## TESTO PROPOSTO
Le interviste di questa rubrica vogliono dare uno sguardo un po’ più approfondito a molte, se non tutte, le professioni che ruotano intorno al mondo della musica. Quindi cantanti e chitarristi, naturalmente, ma anche arrangiatori, tecnici del suono, gestori di sale prove, addetti stampa, giornalisti, fotografi, registi di video eccetera. Per capire se e come sia ancora possibile “vivere di musica”.

Li vediamo sempre, all’inizio dei concerti, appostati sotto il palco a intercettare le espressioni più significative e curiose dei musicisti. Per come è intesa oggi la musica sarebbe decisamente difficile da comunicare se non ci fossero ottimi professionisti che scattano immagini, a volte anche in situazioni non proprio semplicissime: risponde alle nostre domande Roberto Ricciuti, fotografo italiano che oggi si trova a lavorare a Edimburgo, in Scozia.

Puoi presentarti in breve e descrivere la tua professione?

Ciao, il mio nome è Roberto Ricciuti e vivo da circa un anno a Edimburgo, dove lavoro come fotografo principalmente nell’ambito dei media. Ho una collaborazione con Getty Images per quanto riguarda i concerti e alcuni spettacoli teatrali, ma in generale lavoro soprattutto come freelance.

## ESTRATTO DEI DATI
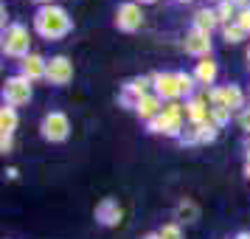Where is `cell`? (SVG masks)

## CONSEGNE
A) Nel testo proposto, con quale agenzia collabora Roberto Ricciuti per i concerti?
B) Riscrivi il tratto del testo proposto che va da "Li vediamo sempre, all’inizio" fino a "la tua professione?", mettendo "Glasgow" al posto di "Edimburgo".

## SOLUZIONI
A) Con Getty Images.

B)
Li vediamo sempre, all’inizio dei concerti, appostati sotto il palco a intercettare le espressioni più significative e curiose dei musicisti. Per come è intesa oggi la musica sarebbe decisamente difficile da comunicare se non ci fossero ottimi professionisti che scattano immagini, a volte anche in situazioni non proprio semplicissime: risponde alle nostre domande Roberto Ricciuti, fotografo italiano che oggi si trova a lavorare a Glasgow, in Scozia.

Puoi presentarti in breve e descrivere la tua professione?